_RECORDS FOR PROCESSING_.
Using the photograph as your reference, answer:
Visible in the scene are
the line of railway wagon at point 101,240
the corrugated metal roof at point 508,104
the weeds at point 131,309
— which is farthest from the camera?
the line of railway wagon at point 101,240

_WHAT TO WORK ON_. Render every line of the items above as a Markdown table with two columns, "No." for the row number and "Text" for the line, leaving out any blank lines.

_OUTPUT FOR THIS EXERCISE_.
| No. | Text |
|---|---|
| 1 | Using the photograph as your reference, answer: |
| 2 | Visible in the scene are |
| 3 | the line of railway wagon at point 101,240 |
| 4 | the corrugated metal roof at point 508,104 |
| 5 | the weeds at point 131,309 |
| 6 | — which is farthest from the camera? |
| 7 | the line of railway wagon at point 101,240 |